--- START Material for the task ---
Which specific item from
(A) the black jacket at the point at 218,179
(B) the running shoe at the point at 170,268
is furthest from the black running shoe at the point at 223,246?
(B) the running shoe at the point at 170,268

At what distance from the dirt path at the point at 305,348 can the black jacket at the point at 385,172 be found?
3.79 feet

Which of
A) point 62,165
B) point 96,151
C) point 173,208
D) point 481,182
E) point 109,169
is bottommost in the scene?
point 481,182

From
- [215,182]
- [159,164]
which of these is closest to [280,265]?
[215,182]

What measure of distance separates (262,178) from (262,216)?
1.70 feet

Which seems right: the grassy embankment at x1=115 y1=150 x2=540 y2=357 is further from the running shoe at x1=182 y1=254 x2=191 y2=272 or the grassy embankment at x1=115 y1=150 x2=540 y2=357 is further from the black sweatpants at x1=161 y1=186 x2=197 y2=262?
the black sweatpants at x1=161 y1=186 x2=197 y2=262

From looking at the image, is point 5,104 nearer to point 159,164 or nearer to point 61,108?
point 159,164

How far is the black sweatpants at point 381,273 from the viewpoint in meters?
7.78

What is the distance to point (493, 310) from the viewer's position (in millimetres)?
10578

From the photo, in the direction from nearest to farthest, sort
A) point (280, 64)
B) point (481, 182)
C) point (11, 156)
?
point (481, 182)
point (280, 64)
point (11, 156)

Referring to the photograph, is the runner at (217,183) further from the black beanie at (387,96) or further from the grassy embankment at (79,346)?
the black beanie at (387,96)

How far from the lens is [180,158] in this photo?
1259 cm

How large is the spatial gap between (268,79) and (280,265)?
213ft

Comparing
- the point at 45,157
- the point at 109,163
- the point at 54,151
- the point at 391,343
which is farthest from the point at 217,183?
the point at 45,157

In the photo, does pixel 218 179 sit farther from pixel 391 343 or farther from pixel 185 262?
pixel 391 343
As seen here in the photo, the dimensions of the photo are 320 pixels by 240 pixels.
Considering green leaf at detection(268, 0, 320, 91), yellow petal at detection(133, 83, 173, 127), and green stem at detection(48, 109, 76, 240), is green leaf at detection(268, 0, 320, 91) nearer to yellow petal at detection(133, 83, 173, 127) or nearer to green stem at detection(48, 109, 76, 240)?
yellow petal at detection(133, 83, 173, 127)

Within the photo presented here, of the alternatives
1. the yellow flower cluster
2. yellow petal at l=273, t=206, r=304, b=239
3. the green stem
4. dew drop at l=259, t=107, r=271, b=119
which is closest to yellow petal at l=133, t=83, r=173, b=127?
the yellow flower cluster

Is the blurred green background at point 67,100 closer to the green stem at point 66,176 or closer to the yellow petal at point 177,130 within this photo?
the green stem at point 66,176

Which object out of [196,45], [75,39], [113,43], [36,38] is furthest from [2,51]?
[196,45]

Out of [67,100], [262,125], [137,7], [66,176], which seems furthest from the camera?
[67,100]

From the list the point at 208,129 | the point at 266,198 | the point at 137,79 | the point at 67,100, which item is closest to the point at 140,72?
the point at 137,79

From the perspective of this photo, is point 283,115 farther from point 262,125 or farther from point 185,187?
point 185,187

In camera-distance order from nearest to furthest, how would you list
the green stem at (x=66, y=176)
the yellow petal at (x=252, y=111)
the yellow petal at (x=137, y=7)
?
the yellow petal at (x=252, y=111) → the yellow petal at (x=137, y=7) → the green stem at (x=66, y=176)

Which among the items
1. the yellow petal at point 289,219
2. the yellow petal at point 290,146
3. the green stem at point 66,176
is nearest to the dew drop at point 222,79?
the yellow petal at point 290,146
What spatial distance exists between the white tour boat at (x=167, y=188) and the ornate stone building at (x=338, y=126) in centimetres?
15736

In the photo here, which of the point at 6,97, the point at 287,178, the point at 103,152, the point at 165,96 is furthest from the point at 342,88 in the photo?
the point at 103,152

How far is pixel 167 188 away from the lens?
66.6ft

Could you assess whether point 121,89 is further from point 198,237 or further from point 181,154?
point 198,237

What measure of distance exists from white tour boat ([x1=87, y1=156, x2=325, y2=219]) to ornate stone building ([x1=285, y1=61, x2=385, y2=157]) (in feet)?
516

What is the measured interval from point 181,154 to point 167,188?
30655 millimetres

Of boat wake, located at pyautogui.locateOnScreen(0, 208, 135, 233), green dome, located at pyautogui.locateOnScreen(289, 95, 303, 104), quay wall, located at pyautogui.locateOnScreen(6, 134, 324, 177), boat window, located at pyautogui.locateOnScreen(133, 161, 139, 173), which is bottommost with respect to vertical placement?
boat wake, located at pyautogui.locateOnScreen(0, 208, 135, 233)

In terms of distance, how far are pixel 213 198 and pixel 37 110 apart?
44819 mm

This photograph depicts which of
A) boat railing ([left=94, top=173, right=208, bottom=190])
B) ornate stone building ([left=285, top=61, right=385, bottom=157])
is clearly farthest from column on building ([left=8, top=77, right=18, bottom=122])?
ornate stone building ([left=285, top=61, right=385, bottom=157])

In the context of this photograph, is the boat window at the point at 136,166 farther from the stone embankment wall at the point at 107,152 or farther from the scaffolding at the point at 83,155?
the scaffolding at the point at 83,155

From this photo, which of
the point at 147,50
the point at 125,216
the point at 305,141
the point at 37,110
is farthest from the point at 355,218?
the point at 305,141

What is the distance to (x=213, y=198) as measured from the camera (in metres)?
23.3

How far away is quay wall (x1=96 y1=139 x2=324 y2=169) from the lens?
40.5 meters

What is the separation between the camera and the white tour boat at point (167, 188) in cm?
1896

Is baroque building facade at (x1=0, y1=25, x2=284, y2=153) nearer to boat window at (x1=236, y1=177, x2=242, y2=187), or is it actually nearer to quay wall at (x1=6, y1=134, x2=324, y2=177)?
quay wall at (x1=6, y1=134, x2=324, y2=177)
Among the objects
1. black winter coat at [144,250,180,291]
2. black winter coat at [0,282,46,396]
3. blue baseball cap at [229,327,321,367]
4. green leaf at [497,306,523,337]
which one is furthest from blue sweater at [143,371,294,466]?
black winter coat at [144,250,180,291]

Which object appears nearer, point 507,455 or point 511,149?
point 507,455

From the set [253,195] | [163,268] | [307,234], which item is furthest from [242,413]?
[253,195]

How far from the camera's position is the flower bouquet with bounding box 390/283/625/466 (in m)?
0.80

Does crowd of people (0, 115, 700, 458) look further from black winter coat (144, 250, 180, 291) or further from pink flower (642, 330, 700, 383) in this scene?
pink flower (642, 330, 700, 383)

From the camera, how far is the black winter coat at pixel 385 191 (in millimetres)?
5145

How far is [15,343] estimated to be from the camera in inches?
--- END Material for the task ---
__What is asked__
Reproduce every one of the records above word for word, with nothing changed or left out.

__Written answer__
Which specific item from
(A) the black jacket at the point at 218,179
(B) the running shoe at the point at 170,268
is furthest from the black running shoe at the point at 223,246?
(B) the running shoe at the point at 170,268

At what distance from the dirt path at the point at 305,348 can the black jacket at the point at 385,172 be found?
3.79 feet

Which of
A) point 62,165
B) point 96,151
C) point 173,208
D) point 481,182
E) point 109,169
is bottommost in the scene?
point 481,182

From
- [215,182]
- [159,164]
which of these is closest to [280,265]?
[215,182]

What measure of distance separates (262,178) from (262,216)?
1.70 feet

Which seems right: the grassy embankment at x1=115 y1=150 x2=540 y2=357 is further from the running shoe at x1=182 y1=254 x2=191 y2=272 or the grassy embankment at x1=115 y1=150 x2=540 y2=357 is further from the black sweatpants at x1=161 y1=186 x2=197 y2=262?
the black sweatpants at x1=161 y1=186 x2=197 y2=262

From looking at the image, is point 5,104 nearer to point 159,164 or nearer to point 61,108?
point 159,164

How far is the black sweatpants at point 381,273 from the viewpoint in meters?
7.78

What is the distance to point (493, 310) from the viewer's position (in millimetres)?
10578

From the photo, in the direction from nearest to farthest, sort
A) point (280, 64)
B) point (481, 182)
C) point (11, 156)
?
point (481, 182)
point (280, 64)
point (11, 156)

Referring to the photograph, is the runner at (217,183) further from the black beanie at (387,96) or further from the grassy embankment at (79,346)?
the black beanie at (387,96)

How far from the lens is [180,158] in this photo?
1259 cm

How large is the spatial gap between (268,79) and (280,265)?
213ft

Comparing
- the point at 45,157
- the point at 109,163
- the point at 54,151
- the point at 391,343
which is farthest from the point at 217,183?
the point at 45,157

In the photo, does pixel 218 179 sit farther from pixel 391 343 or farther from pixel 185 262?
pixel 391 343
As seen here in the photo, the dimensions of the photo are 320 pixels by 240 pixels.
Considering green leaf at detection(268, 0, 320, 91), yellow petal at detection(133, 83, 173, 127), and green stem at detection(48, 109, 76, 240), is green leaf at detection(268, 0, 320, 91) nearer to yellow petal at detection(133, 83, 173, 127) or nearer to green stem at detection(48, 109, 76, 240)?
yellow petal at detection(133, 83, 173, 127)

Within the photo presented here, of the alternatives
1. the yellow flower cluster
2. yellow petal at l=273, t=206, r=304, b=239
3. the green stem
4. dew drop at l=259, t=107, r=271, b=119
which is closest to yellow petal at l=133, t=83, r=173, b=127?
the yellow flower cluster

Is the blurred green background at point 67,100 closer to the green stem at point 66,176 or closer to the yellow petal at point 177,130 within this photo?
the green stem at point 66,176

Which object out of [196,45], [75,39], [113,43], [36,38] is furthest from [2,51]?
[196,45]

Out of [67,100], [262,125], [137,7], [66,176], which seems furthest from the camera?
[67,100]

From the list the point at 208,129 | the point at 266,198 | the point at 137,79 | the point at 67,100, which item is closest to the point at 140,72?
the point at 137,79

From the perspective of this photo, is point 283,115 farther from point 262,125 or farther from point 185,187?
point 185,187

In camera-distance order from nearest to furthest, how would you list
the green stem at (x=66, y=176)
the yellow petal at (x=252, y=111)
the yellow petal at (x=137, y=7)
?
the yellow petal at (x=252, y=111) → the yellow petal at (x=137, y=7) → the green stem at (x=66, y=176)

Which among the items
1. the yellow petal at point 289,219
2. the yellow petal at point 290,146
3. the green stem at point 66,176
is nearest to the dew drop at point 222,79?
the yellow petal at point 290,146
What spatial distance exists between the white tour boat at (x=167, y=188) and the ornate stone building at (x=338, y=126) in centimetres?
15736

In the photo here, which of the point at 6,97, the point at 287,178, the point at 103,152, the point at 165,96 is furthest from the point at 342,88 in the photo?
the point at 103,152

How far is pixel 167 188 away from the lens?
66.6ft

Could you assess whether point 121,89 is further from point 198,237 or further from point 181,154?
point 198,237

What measure of distance exists from white tour boat ([x1=87, y1=156, x2=325, y2=219]) to ornate stone building ([x1=285, y1=61, x2=385, y2=157]) (in feet)?
516

What is the measured interval from point 181,154 to point 167,188?
30655 millimetres

Of boat wake, located at pyautogui.locateOnScreen(0, 208, 135, 233), green dome, located at pyautogui.locateOnScreen(289, 95, 303, 104), quay wall, located at pyautogui.locateOnScreen(6, 134, 324, 177), boat window, located at pyautogui.locateOnScreen(133, 161, 139, 173), which is bottommost with respect to vertical placement?
boat wake, located at pyautogui.locateOnScreen(0, 208, 135, 233)

In terms of distance, how far are pixel 213 198 and pixel 37 110 apart?
44819 mm

This photograph depicts which of
A) boat railing ([left=94, top=173, right=208, bottom=190])
B) ornate stone building ([left=285, top=61, right=385, bottom=157])
is clearly farthest from column on building ([left=8, top=77, right=18, bottom=122])?
ornate stone building ([left=285, top=61, right=385, bottom=157])

In the context of this photograph, is the boat window at the point at 136,166 farther from the stone embankment wall at the point at 107,152 or farther from the scaffolding at the point at 83,155?
the scaffolding at the point at 83,155

From this photo, which of
the point at 147,50
the point at 125,216
the point at 305,141
the point at 37,110
is farthest from the point at 355,218?
the point at 305,141

What is the distance to (x=213, y=198) as measured from the camera (in metres)?
23.3

How far away is quay wall (x1=96 y1=139 x2=324 y2=169) from the lens?
40.5 meters

What is the separation between the camera and the white tour boat at point (167, 188) in cm?
1896

Is baroque building facade at (x1=0, y1=25, x2=284, y2=153) nearer to boat window at (x1=236, y1=177, x2=242, y2=187), or is it actually nearer to quay wall at (x1=6, y1=134, x2=324, y2=177)?
quay wall at (x1=6, y1=134, x2=324, y2=177)
Among the objects
1. black winter coat at [144,250,180,291]
2. black winter coat at [0,282,46,396]
3. blue baseball cap at [229,327,321,367]
4. green leaf at [497,306,523,337]
which one is furthest from blue sweater at [143,371,294,466]?
black winter coat at [144,250,180,291]

Which object appears nearer, point 507,455 or point 511,149?
point 507,455

From the set [253,195] | [163,268] | [307,234], which item is furthest from [242,413]?
[253,195]

How far from the camera's position is the flower bouquet with bounding box 390/283/625/466 (in m)?
0.80

Does crowd of people (0, 115, 700, 458) look further from black winter coat (144, 250, 180, 291) or further from pink flower (642, 330, 700, 383) in this scene?
pink flower (642, 330, 700, 383)

From the camera, how far is the black winter coat at pixel 385 191 (in millimetres)?
5145

How far is [15,343] estimated to be from the camera in inches?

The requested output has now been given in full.